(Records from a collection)
====

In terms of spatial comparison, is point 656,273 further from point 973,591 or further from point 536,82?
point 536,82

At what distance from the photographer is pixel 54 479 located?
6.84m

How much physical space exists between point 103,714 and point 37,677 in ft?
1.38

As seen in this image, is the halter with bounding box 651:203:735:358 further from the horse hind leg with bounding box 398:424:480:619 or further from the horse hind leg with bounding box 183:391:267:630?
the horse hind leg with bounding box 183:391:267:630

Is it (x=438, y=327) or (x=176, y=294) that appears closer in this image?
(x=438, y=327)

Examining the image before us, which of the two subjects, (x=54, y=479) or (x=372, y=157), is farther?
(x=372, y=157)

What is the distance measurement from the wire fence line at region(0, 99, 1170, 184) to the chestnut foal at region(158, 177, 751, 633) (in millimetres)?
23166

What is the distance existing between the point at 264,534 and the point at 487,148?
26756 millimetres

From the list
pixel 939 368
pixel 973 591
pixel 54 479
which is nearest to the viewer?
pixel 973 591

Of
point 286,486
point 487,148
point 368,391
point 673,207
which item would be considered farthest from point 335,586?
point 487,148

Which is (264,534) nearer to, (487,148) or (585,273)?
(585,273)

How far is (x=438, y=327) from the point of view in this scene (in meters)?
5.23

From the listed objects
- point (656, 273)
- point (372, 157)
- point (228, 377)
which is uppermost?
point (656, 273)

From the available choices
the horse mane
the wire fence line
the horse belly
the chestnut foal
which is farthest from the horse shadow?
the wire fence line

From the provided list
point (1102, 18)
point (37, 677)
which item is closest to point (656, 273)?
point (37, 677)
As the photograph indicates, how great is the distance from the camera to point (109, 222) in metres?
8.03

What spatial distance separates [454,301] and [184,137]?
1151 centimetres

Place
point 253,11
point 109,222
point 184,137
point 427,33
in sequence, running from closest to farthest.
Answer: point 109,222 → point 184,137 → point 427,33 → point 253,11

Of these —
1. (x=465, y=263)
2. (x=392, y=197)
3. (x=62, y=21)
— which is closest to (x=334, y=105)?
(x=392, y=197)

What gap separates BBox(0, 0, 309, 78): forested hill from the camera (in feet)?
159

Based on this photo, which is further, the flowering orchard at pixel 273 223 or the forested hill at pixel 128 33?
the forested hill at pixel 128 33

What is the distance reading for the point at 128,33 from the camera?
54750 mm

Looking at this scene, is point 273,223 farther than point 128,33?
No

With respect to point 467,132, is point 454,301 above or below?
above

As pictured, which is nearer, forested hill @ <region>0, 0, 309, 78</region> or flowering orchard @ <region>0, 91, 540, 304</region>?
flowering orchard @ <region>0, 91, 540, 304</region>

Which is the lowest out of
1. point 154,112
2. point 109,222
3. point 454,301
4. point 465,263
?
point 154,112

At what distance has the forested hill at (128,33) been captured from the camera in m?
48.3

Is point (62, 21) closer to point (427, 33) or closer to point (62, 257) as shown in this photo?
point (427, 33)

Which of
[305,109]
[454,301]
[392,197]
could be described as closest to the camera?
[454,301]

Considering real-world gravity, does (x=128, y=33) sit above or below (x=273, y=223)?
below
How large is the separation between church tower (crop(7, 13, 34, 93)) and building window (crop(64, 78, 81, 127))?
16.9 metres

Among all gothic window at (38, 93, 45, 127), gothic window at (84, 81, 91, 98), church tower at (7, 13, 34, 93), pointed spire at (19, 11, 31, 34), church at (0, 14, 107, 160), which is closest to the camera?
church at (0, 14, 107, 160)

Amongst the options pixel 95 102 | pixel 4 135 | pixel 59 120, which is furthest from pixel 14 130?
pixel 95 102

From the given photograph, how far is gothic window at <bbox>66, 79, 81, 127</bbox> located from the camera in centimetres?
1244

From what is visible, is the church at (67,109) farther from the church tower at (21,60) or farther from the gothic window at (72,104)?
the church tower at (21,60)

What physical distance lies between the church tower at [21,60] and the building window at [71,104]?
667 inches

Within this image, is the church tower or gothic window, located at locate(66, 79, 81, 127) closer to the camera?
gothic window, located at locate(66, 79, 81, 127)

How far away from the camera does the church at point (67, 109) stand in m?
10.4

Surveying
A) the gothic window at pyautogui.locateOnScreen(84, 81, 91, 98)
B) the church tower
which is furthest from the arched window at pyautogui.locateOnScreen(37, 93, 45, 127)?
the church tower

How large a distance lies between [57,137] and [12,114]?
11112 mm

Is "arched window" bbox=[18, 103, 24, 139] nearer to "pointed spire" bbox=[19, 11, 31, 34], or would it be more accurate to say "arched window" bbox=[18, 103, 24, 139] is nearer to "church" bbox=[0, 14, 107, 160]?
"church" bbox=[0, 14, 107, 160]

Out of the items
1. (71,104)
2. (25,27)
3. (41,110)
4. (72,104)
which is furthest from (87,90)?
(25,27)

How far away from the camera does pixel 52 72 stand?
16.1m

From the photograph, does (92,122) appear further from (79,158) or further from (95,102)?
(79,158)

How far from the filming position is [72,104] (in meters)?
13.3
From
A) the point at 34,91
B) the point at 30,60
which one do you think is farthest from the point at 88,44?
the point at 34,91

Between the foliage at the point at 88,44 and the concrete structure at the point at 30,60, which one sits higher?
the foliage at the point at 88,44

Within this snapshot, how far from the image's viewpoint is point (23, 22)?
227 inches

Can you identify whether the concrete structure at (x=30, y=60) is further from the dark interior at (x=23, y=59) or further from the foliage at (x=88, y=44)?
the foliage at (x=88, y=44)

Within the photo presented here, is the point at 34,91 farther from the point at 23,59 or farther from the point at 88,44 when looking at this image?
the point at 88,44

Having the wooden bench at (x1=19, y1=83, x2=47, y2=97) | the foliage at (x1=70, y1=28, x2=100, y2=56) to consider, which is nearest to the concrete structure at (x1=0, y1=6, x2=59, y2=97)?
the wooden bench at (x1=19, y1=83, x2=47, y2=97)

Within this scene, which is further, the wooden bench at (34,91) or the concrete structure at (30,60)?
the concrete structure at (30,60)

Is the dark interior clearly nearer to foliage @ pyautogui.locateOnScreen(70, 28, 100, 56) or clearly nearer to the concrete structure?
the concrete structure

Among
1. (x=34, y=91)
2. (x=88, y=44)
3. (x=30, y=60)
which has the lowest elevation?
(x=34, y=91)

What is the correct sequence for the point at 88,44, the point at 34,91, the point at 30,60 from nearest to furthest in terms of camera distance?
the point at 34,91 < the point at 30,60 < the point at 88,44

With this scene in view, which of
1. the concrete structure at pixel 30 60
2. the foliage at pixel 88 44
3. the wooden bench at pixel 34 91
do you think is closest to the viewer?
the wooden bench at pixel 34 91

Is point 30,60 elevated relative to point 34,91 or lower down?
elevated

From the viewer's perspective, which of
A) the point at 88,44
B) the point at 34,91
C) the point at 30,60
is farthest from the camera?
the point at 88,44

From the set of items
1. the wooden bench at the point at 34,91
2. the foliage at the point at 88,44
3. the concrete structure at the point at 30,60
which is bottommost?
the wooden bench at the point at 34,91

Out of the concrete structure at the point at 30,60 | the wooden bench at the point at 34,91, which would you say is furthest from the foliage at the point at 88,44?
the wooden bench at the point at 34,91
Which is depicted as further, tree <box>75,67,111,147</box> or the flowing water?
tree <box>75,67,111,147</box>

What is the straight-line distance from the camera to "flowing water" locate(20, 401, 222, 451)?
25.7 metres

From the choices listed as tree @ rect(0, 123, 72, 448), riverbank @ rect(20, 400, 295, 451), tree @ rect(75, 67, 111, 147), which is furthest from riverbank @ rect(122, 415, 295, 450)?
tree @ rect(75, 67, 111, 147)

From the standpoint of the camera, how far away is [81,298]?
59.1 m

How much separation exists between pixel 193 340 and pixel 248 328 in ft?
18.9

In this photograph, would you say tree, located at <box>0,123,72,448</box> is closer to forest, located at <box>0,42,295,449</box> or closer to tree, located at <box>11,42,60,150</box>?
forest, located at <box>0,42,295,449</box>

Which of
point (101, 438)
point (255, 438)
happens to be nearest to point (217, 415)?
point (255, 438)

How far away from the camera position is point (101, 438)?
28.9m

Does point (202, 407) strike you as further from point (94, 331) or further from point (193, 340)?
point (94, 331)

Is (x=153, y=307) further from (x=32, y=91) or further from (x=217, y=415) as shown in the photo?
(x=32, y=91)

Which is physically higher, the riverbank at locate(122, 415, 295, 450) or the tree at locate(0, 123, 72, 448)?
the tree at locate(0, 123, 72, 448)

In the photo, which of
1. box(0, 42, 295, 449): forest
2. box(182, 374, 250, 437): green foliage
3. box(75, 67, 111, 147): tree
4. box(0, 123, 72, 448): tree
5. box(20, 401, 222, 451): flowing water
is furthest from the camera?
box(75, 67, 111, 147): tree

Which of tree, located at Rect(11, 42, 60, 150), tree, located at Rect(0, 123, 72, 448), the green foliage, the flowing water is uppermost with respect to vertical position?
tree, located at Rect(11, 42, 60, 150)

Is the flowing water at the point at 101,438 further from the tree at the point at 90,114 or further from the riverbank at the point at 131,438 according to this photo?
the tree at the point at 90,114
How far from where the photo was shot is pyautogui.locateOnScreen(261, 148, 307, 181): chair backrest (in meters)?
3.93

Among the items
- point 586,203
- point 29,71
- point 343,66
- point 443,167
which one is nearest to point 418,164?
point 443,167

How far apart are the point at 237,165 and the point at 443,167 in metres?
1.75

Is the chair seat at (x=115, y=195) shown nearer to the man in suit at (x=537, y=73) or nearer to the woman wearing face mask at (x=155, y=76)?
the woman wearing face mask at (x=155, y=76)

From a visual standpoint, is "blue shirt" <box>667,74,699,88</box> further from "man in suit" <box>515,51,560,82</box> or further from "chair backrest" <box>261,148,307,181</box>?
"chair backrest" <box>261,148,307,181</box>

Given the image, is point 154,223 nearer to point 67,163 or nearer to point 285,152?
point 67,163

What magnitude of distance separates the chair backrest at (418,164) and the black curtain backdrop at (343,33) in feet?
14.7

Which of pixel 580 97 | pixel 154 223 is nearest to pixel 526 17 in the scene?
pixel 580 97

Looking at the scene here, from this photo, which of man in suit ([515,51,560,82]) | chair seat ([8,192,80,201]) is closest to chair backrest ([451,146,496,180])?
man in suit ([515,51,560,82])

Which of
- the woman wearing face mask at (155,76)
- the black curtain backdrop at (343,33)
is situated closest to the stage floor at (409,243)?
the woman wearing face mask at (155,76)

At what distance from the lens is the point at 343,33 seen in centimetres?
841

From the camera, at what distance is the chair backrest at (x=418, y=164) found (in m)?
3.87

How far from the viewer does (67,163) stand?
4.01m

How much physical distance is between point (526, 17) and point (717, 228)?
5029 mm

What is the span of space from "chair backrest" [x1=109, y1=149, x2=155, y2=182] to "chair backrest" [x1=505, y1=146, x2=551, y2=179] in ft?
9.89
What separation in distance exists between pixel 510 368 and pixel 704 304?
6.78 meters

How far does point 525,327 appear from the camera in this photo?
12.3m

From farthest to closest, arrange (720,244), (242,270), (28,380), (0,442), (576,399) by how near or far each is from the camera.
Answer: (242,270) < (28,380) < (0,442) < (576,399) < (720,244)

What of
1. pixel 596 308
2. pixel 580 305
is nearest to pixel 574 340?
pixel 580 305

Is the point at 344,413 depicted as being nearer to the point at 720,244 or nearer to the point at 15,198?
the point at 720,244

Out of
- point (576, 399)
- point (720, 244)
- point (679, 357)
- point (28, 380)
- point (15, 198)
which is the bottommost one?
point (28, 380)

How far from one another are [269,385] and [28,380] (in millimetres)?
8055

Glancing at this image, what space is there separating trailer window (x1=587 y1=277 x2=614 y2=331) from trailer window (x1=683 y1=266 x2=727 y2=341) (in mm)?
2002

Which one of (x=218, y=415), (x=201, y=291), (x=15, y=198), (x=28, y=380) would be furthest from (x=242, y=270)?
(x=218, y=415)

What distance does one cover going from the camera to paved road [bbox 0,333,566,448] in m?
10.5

====

*Goal*
Can you return, word for word, the lines that begin at the one containing "As pictured, which" and stop after the one containing "16.9 metres", including both?

*Written solution*
As pictured, which is nearer, forested hill @ <region>0, 0, 309, 78</region> or flowering orchard @ <region>0, 91, 540, 304</region>?
flowering orchard @ <region>0, 91, 540, 304</region>

Which is the lowest out of
1. point 154,112
2. point 109,222
3. point 454,301
4. point 465,263
?
point 154,112

At what distance has the forested hill at (128,33) been captured from the camera in m?
48.3

Is point (62, 21) closer to point (427, 33) or closer to point (62, 257) as shown in this photo?
point (427, 33)

Which of
[305,109]
[454,301]
[392,197]
could be described as closest to the camera?
[454,301]

Considering real-world gravity, does (x=128, y=33) sit above or below (x=273, y=223)?
below
How large is the separation between church tower (crop(7, 13, 34, 93)) and building window (crop(64, 78, 81, 127))?
16.9 metres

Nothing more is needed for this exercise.